Karşı tarafa, anlaşıldığını hissettirmektir. Diğeri üzüldüğünde birlikte üzülmek, sevindiğinde birlikte sevinmektir. Aktif dinleyici olmaktır: Hemen sonuçlara varmadan; açık zihinle, gerçek bir anlama arzusuyla soru sorarak dinlemektir; o sırada vereceğin cevabı düşünerek değil.
Karşımızdaki, bir önerimizi reddediyorsa, hemen defansif olmak yerine “Neden?

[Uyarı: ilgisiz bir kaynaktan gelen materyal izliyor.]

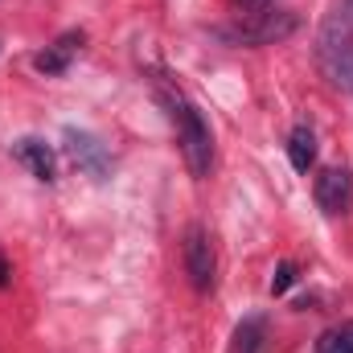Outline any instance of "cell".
<instances>
[{
	"label": "cell",
	"instance_id": "cell-1",
	"mask_svg": "<svg viewBox=\"0 0 353 353\" xmlns=\"http://www.w3.org/2000/svg\"><path fill=\"white\" fill-rule=\"evenodd\" d=\"M161 99H165V107H169V119L176 123V144H181V157H185L189 173L205 176L210 173V161H214V136H210L201 111H197L181 90H176V94L169 90V94H161Z\"/></svg>",
	"mask_w": 353,
	"mask_h": 353
},
{
	"label": "cell",
	"instance_id": "cell-2",
	"mask_svg": "<svg viewBox=\"0 0 353 353\" xmlns=\"http://www.w3.org/2000/svg\"><path fill=\"white\" fill-rule=\"evenodd\" d=\"M316 66L333 87L353 90V21L341 8L329 12L316 33Z\"/></svg>",
	"mask_w": 353,
	"mask_h": 353
},
{
	"label": "cell",
	"instance_id": "cell-3",
	"mask_svg": "<svg viewBox=\"0 0 353 353\" xmlns=\"http://www.w3.org/2000/svg\"><path fill=\"white\" fill-rule=\"evenodd\" d=\"M296 12L288 8H255L247 17H239V25H226L222 37L230 46H271V41H283L296 33Z\"/></svg>",
	"mask_w": 353,
	"mask_h": 353
},
{
	"label": "cell",
	"instance_id": "cell-4",
	"mask_svg": "<svg viewBox=\"0 0 353 353\" xmlns=\"http://www.w3.org/2000/svg\"><path fill=\"white\" fill-rule=\"evenodd\" d=\"M185 271H189V283L197 292L214 288V247H210V234L201 226H189V234H185Z\"/></svg>",
	"mask_w": 353,
	"mask_h": 353
},
{
	"label": "cell",
	"instance_id": "cell-5",
	"mask_svg": "<svg viewBox=\"0 0 353 353\" xmlns=\"http://www.w3.org/2000/svg\"><path fill=\"white\" fill-rule=\"evenodd\" d=\"M66 152H70V161L90 176H107L111 173V152H107V144H99L90 132H74V128H66Z\"/></svg>",
	"mask_w": 353,
	"mask_h": 353
},
{
	"label": "cell",
	"instance_id": "cell-6",
	"mask_svg": "<svg viewBox=\"0 0 353 353\" xmlns=\"http://www.w3.org/2000/svg\"><path fill=\"white\" fill-rule=\"evenodd\" d=\"M350 197H353V173L350 169L333 165V169H325V173L316 176V205H321L325 214H345V210H350Z\"/></svg>",
	"mask_w": 353,
	"mask_h": 353
},
{
	"label": "cell",
	"instance_id": "cell-7",
	"mask_svg": "<svg viewBox=\"0 0 353 353\" xmlns=\"http://www.w3.org/2000/svg\"><path fill=\"white\" fill-rule=\"evenodd\" d=\"M12 157H17V161H21L33 176H37V181H58V157H54V148H50L46 140L25 136V140H17V144H12Z\"/></svg>",
	"mask_w": 353,
	"mask_h": 353
},
{
	"label": "cell",
	"instance_id": "cell-8",
	"mask_svg": "<svg viewBox=\"0 0 353 353\" xmlns=\"http://www.w3.org/2000/svg\"><path fill=\"white\" fill-rule=\"evenodd\" d=\"M83 46V33H62L46 54H37L33 58V66L41 70V74H62L66 66H70V58H74V50Z\"/></svg>",
	"mask_w": 353,
	"mask_h": 353
},
{
	"label": "cell",
	"instance_id": "cell-9",
	"mask_svg": "<svg viewBox=\"0 0 353 353\" xmlns=\"http://www.w3.org/2000/svg\"><path fill=\"white\" fill-rule=\"evenodd\" d=\"M288 161H292L296 173H308L316 165V132L308 123L292 128V136H288Z\"/></svg>",
	"mask_w": 353,
	"mask_h": 353
},
{
	"label": "cell",
	"instance_id": "cell-10",
	"mask_svg": "<svg viewBox=\"0 0 353 353\" xmlns=\"http://www.w3.org/2000/svg\"><path fill=\"white\" fill-rule=\"evenodd\" d=\"M316 353H353V321L325 329L321 341H316Z\"/></svg>",
	"mask_w": 353,
	"mask_h": 353
},
{
	"label": "cell",
	"instance_id": "cell-11",
	"mask_svg": "<svg viewBox=\"0 0 353 353\" xmlns=\"http://www.w3.org/2000/svg\"><path fill=\"white\" fill-rule=\"evenodd\" d=\"M259 337H263V321H259V316L243 321V325H239V333H234L239 353H259Z\"/></svg>",
	"mask_w": 353,
	"mask_h": 353
},
{
	"label": "cell",
	"instance_id": "cell-12",
	"mask_svg": "<svg viewBox=\"0 0 353 353\" xmlns=\"http://www.w3.org/2000/svg\"><path fill=\"white\" fill-rule=\"evenodd\" d=\"M292 283H296V267H292V263H279V267H275V275H271V296H283Z\"/></svg>",
	"mask_w": 353,
	"mask_h": 353
},
{
	"label": "cell",
	"instance_id": "cell-13",
	"mask_svg": "<svg viewBox=\"0 0 353 353\" xmlns=\"http://www.w3.org/2000/svg\"><path fill=\"white\" fill-rule=\"evenodd\" d=\"M12 283V263L4 259V251H0V288H8Z\"/></svg>",
	"mask_w": 353,
	"mask_h": 353
},
{
	"label": "cell",
	"instance_id": "cell-14",
	"mask_svg": "<svg viewBox=\"0 0 353 353\" xmlns=\"http://www.w3.org/2000/svg\"><path fill=\"white\" fill-rule=\"evenodd\" d=\"M345 17L353 21V0H345Z\"/></svg>",
	"mask_w": 353,
	"mask_h": 353
},
{
	"label": "cell",
	"instance_id": "cell-15",
	"mask_svg": "<svg viewBox=\"0 0 353 353\" xmlns=\"http://www.w3.org/2000/svg\"><path fill=\"white\" fill-rule=\"evenodd\" d=\"M239 4H243V8H251V4H259V0H239Z\"/></svg>",
	"mask_w": 353,
	"mask_h": 353
}]
</instances>
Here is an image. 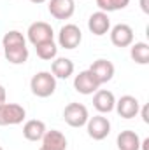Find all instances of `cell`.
Listing matches in <instances>:
<instances>
[{
  "label": "cell",
  "instance_id": "obj_17",
  "mask_svg": "<svg viewBox=\"0 0 149 150\" xmlns=\"http://www.w3.org/2000/svg\"><path fill=\"white\" fill-rule=\"evenodd\" d=\"M46 124L39 119H30L25 122L23 126V136L28 140V142H40L42 136L46 134Z\"/></svg>",
  "mask_w": 149,
  "mask_h": 150
},
{
  "label": "cell",
  "instance_id": "obj_1",
  "mask_svg": "<svg viewBox=\"0 0 149 150\" xmlns=\"http://www.w3.org/2000/svg\"><path fill=\"white\" fill-rule=\"evenodd\" d=\"M2 47H4V56L9 63L12 65H25L28 59V47H27V38L21 32L11 30L2 38Z\"/></svg>",
  "mask_w": 149,
  "mask_h": 150
},
{
  "label": "cell",
  "instance_id": "obj_18",
  "mask_svg": "<svg viewBox=\"0 0 149 150\" xmlns=\"http://www.w3.org/2000/svg\"><path fill=\"white\" fill-rule=\"evenodd\" d=\"M116 145H117L119 150H140V138L135 131L125 129L117 134Z\"/></svg>",
  "mask_w": 149,
  "mask_h": 150
},
{
  "label": "cell",
  "instance_id": "obj_8",
  "mask_svg": "<svg viewBox=\"0 0 149 150\" xmlns=\"http://www.w3.org/2000/svg\"><path fill=\"white\" fill-rule=\"evenodd\" d=\"M109 33H111L112 45H116L119 49L121 47H130L133 44V28L130 25H126V23L114 25L111 30H109Z\"/></svg>",
  "mask_w": 149,
  "mask_h": 150
},
{
  "label": "cell",
  "instance_id": "obj_3",
  "mask_svg": "<svg viewBox=\"0 0 149 150\" xmlns=\"http://www.w3.org/2000/svg\"><path fill=\"white\" fill-rule=\"evenodd\" d=\"M86 131H88V136L91 140L102 142L111 134V120L107 117H104V113L93 115L86 122Z\"/></svg>",
  "mask_w": 149,
  "mask_h": 150
},
{
  "label": "cell",
  "instance_id": "obj_26",
  "mask_svg": "<svg viewBox=\"0 0 149 150\" xmlns=\"http://www.w3.org/2000/svg\"><path fill=\"white\" fill-rule=\"evenodd\" d=\"M0 150H4V149H2V145H0Z\"/></svg>",
  "mask_w": 149,
  "mask_h": 150
},
{
  "label": "cell",
  "instance_id": "obj_5",
  "mask_svg": "<svg viewBox=\"0 0 149 150\" xmlns=\"http://www.w3.org/2000/svg\"><path fill=\"white\" fill-rule=\"evenodd\" d=\"M90 119V112L88 108L82 105V103H69L65 108H63V120L70 126V127H82L86 126Z\"/></svg>",
  "mask_w": 149,
  "mask_h": 150
},
{
  "label": "cell",
  "instance_id": "obj_21",
  "mask_svg": "<svg viewBox=\"0 0 149 150\" xmlns=\"http://www.w3.org/2000/svg\"><path fill=\"white\" fill-rule=\"evenodd\" d=\"M97 2V5H98V9L102 11V12H116V11H121V9H125L128 4H130V0H95Z\"/></svg>",
  "mask_w": 149,
  "mask_h": 150
},
{
  "label": "cell",
  "instance_id": "obj_15",
  "mask_svg": "<svg viewBox=\"0 0 149 150\" xmlns=\"http://www.w3.org/2000/svg\"><path fill=\"white\" fill-rule=\"evenodd\" d=\"M93 107L100 113H109L116 107V96L112 91L107 89H98L97 93H93Z\"/></svg>",
  "mask_w": 149,
  "mask_h": 150
},
{
  "label": "cell",
  "instance_id": "obj_23",
  "mask_svg": "<svg viewBox=\"0 0 149 150\" xmlns=\"http://www.w3.org/2000/svg\"><path fill=\"white\" fill-rule=\"evenodd\" d=\"M139 112H140V115H142V120H144V122L148 124V122H149V117H148V107L144 105V107H142V108H140Z\"/></svg>",
  "mask_w": 149,
  "mask_h": 150
},
{
  "label": "cell",
  "instance_id": "obj_16",
  "mask_svg": "<svg viewBox=\"0 0 149 150\" xmlns=\"http://www.w3.org/2000/svg\"><path fill=\"white\" fill-rule=\"evenodd\" d=\"M75 67L74 61L69 59V58H54L53 63H51V74L54 75V79H69L72 77Z\"/></svg>",
  "mask_w": 149,
  "mask_h": 150
},
{
  "label": "cell",
  "instance_id": "obj_20",
  "mask_svg": "<svg viewBox=\"0 0 149 150\" xmlns=\"http://www.w3.org/2000/svg\"><path fill=\"white\" fill-rule=\"evenodd\" d=\"M35 51H37V56L44 61H53L58 54V45L54 44V40H47V42H42L35 45Z\"/></svg>",
  "mask_w": 149,
  "mask_h": 150
},
{
  "label": "cell",
  "instance_id": "obj_24",
  "mask_svg": "<svg viewBox=\"0 0 149 150\" xmlns=\"http://www.w3.org/2000/svg\"><path fill=\"white\" fill-rule=\"evenodd\" d=\"M140 9H142V11H144L146 14H148V12H149V7H148V0H140Z\"/></svg>",
  "mask_w": 149,
  "mask_h": 150
},
{
  "label": "cell",
  "instance_id": "obj_12",
  "mask_svg": "<svg viewBox=\"0 0 149 150\" xmlns=\"http://www.w3.org/2000/svg\"><path fill=\"white\" fill-rule=\"evenodd\" d=\"M116 112L119 117L123 119H133L139 115V110H140V103L135 96H130V94H125L121 96L119 100H116Z\"/></svg>",
  "mask_w": 149,
  "mask_h": 150
},
{
  "label": "cell",
  "instance_id": "obj_25",
  "mask_svg": "<svg viewBox=\"0 0 149 150\" xmlns=\"http://www.w3.org/2000/svg\"><path fill=\"white\" fill-rule=\"evenodd\" d=\"M32 4H44V2H47V0H30Z\"/></svg>",
  "mask_w": 149,
  "mask_h": 150
},
{
  "label": "cell",
  "instance_id": "obj_2",
  "mask_svg": "<svg viewBox=\"0 0 149 150\" xmlns=\"http://www.w3.org/2000/svg\"><path fill=\"white\" fill-rule=\"evenodd\" d=\"M30 89L37 98H49L56 91V79L51 72H39L30 80Z\"/></svg>",
  "mask_w": 149,
  "mask_h": 150
},
{
  "label": "cell",
  "instance_id": "obj_27",
  "mask_svg": "<svg viewBox=\"0 0 149 150\" xmlns=\"http://www.w3.org/2000/svg\"><path fill=\"white\" fill-rule=\"evenodd\" d=\"M39 150H40V149H39Z\"/></svg>",
  "mask_w": 149,
  "mask_h": 150
},
{
  "label": "cell",
  "instance_id": "obj_10",
  "mask_svg": "<svg viewBox=\"0 0 149 150\" xmlns=\"http://www.w3.org/2000/svg\"><path fill=\"white\" fill-rule=\"evenodd\" d=\"M47 11L54 19H70L75 12V2L74 0H49Z\"/></svg>",
  "mask_w": 149,
  "mask_h": 150
},
{
  "label": "cell",
  "instance_id": "obj_13",
  "mask_svg": "<svg viewBox=\"0 0 149 150\" xmlns=\"http://www.w3.org/2000/svg\"><path fill=\"white\" fill-rule=\"evenodd\" d=\"M88 30H90L93 35H97V37H104L105 33H109V30H111L109 14H107V12H102V11L93 12V14L88 18Z\"/></svg>",
  "mask_w": 149,
  "mask_h": 150
},
{
  "label": "cell",
  "instance_id": "obj_11",
  "mask_svg": "<svg viewBox=\"0 0 149 150\" xmlns=\"http://www.w3.org/2000/svg\"><path fill=\"white\" fill-rule=\"evenodd\" d=\"M88 70L93 74V77L97 79V82H98L100 86H102V84H107L109 80H112L114 72H116V68H114L112 61L104 59V58H100V59L93 61V63H91V67H90Z\"/></svg>",
  "mask_w": 149,
  "mask_h": 150
},
{
  "label": "cell",
  "instance_id": "obj_19",
  "mask_svg": "<svg viewBox=\"0 0 149 150\" xmlns=\"http://www.w3.org/2000/svg\"><path fill=\"white\" fill-rule=\"evenodd\" d=\"M130 56L137 65H148L149 63V44L146 42H135L130 45Z\"/></svg>",
  "mask_w": 149,
  "mask_h": 150
},
{
  "label": "cell",
  "instance_id": "obj_22",
  "mask_svg": "<svg viewBox=\"0 0 149 150\" xmlns=\"http://www.w3.org/2000/svg\"><path fill=\"white\" fill-rule=\"evenodd\" d=\"M4 103H7V91H5V87L0 84V107H2Z\"/></svg>",
  "mask_w": 149,
  "mask_h": 150
},
{
  "label": "cell",
  "instance_id": "obj_6",
  "mask_svg": "<svg viewBox=\"0 0 149 150\" xmlns=\"http://www.w3.org/2000/svg\"><path fill=\"white\" fill-rule=\"evenodd\" d=\"M27 119V110L18 103H4L0 107V126H18Z\"/></svg>",
  "mask_w": 149,
  "mask_h": 150
},
{
  "label": "cell",
  "instance_id": "obj_14",
  "mask_svg": "<svg viewBox=\"0 0 149 150\" xmlns=\"http://www.w3.org/2000/svg\"><path fill=\"white\" fill-rule=\"evenodd\" d=\"M40 142H42L40 150H67V138L58 129L46 131V134L42 136Z\"/></svg>",
  "mask_w": 149,
  "mask_h": 150
},
{
  "label": "cell",
  "instance_id": "obj_4",
  "mask_svg": "<svg viewBox=\"0 0 149 150\" xmlns=\"http://www.w3.org/2000/svg\"><path fill=\"white\" fill-rule=\"evenodd\" d=\"M81 42H82V32L77 25L67 23L60 28V32H58V45L60 47L72 51L81 45Z\"/></svg>",
  "mask_w": 149,
  "mask_h": 150
},
{
  "label": "cell",
  "instance_id": "obj_9",
  "mask_svg": "<svg viewBox=\"0 0 149 150\" xmlns=\"http://www.w3.org/2000/svg\"><path fill=\"white\" fill-rule=\"evenodd\" d=\"M74 89L77 93L88 96V94H93L100 89V84L97 82V79L93 77V74L90 70H82L74 77Z\"/></svg>",
  "mask_w": 149,
  "mask_h": 150
},
{
  "label": "cell",
  "instance_id": "obj_7",
  "mask_svg": "<svg viewBox=\"0 0 149 150\" xmlns=\"http://www.w3.org/2000/svg\"><path fill=\"white\" fill-rule=\"evenodd\" d=\"M27 37L30 40V44L35 47L42 42H47V40H54V32H53V26L46 21H35L28 26L27 30Z\"/></svg>",
  "mask_w": 149,
  "mask_h": 150
}]
</instances>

Bu olursa sizce ne olur?” diye meseleyi deşmek, ilgimizi göstermek, anlamaya çalışmaktır.
Aktif dinlemeyle karşımızdakine kendini ve derdini anlatma fırsatını tanırız. Amaç, insanlar duyulduklarını, anlaşıldıklarını bilsinler. Ne kadar kızgın veya kırgın olduklarını bildiğimizi bilsinler. Sonuçta, insanlar işitilmediklerini düşündüklerinde bağırırlar; bu da barış arayışlarına yaramaz.
Bütün bu süreçler tamamlandıktan sonra, sıra olası çözümlere gelebilir.
Unutmayalım: Belki de onların değişmesi için önce benim değişmem gerekir. Değişmesi gereken ilk şeylerden biri, belki de benim kendi yaklaşımımdır.
Neden Kazan / Kazan?
Kazan / kazan, bütün tarafların eş değerde olduğu inancına dayanan bir barış arayışı olduğu için ahlaki bir yaklaşımdır. Farklı mahalleler arasında dostluk, güven, “Bu sorunun altından birlikte kalkabiliriz” duygusunun tohumunu atar.
Fakat kazan / kazan sadece etik değil, aynı zamanda başarılı ve işe yarayan bir stratejidir. Herkes kazanıyorsa, herkes sonucu benimser ve kararlara sadık kalır.
30 yıl kadar önce, İstanbul’un trafiği her zaman keşmekeş, tam kördüğümdü. Herkes diğerlerinin önüne geçmek için davranırdı ve trafik, kolay kolay çözülemeyecek bir çıkmaza girerdi. Fakat İstanbullular, sanırım bu yaklaşımın herkesin zararına olduğunu fark ettiler; artık çoğu şoför, kazan / kazan formül olarak fermuarlama yöntemine riayet ediyor: İki şerit tek şeride düşüyorsa, sırayla bir o şeritten, bir bu şeritten ilerliyorlar. Trafikte herkesin hedefine bir an önce ulaşma arzusuna bu tarz bir yaratıcı karşılık, daha barışçıl bir trafiğin yanısıra, daha barışçıl bir zihniyet imkanı da ortaya koyar.
Yenikapı Metro durağında da yolcular kazan / kazan’ı keşfetmiş durumdalar: Metro durduğunda kapılara itiş kakış saldırmak yerine, genellikle, önce içeriden yolcuların çıkışı bekleniyor, sonra kuyruğa girmiş beklemekte olan yolcular Metroya sırayla giriyor.
Ötesi
Şiddeti durdurmak barış için önemli bir ilk adım, ama tek başına barış getirmez. Barışı asıl getirecek olan, şiddete yol açan koşulları ele almaktır.
İnsan haklarını, kaliteyi, adaleti ve bütün toplumu dahil eden öyle bir barış kültürü, öyle bir âdil demokratik sistem yaratmalı ki, “Kazanmak istiyorum, senin de kazanmanı istiyorum!” diye düşünülebilsin.
Başka türlü yaşama lüksümüz yok: Bugün, dünyadaki savaşlardan bağımsız, başımızda binbir türlü sorun var: Küresel iklim değişikliği, nükleer tehlike, çeşitli salgın hastalıklar… Gazze’de bir bebekte ilk polio vakası görüldü. Polio, çok bulaşıcı bir virüs; kökü kurutuldu sanılmış ve aşılama maalesef durdurulmuştu.
Bunlar bölgesel sorunlar değil; dünyanın başına bela konular… ve bunları aşmak için tek çözüm var: Barış.
Bu bir zihniyet, bu bir hayat tarzı.
Farklılıklarımızı kucaklayabilir, ötesine geçebilir ve hayatı bir keşif süreci olarak görürsek, “Öğrenenler ve Öğrenenler” olarak huzur içinde yaşarız hep beraber.
1 Eylül Dünya Barış Günü kutlu olsun!
Yekê Îlonê roja aştî ya cihanê, pîroz be!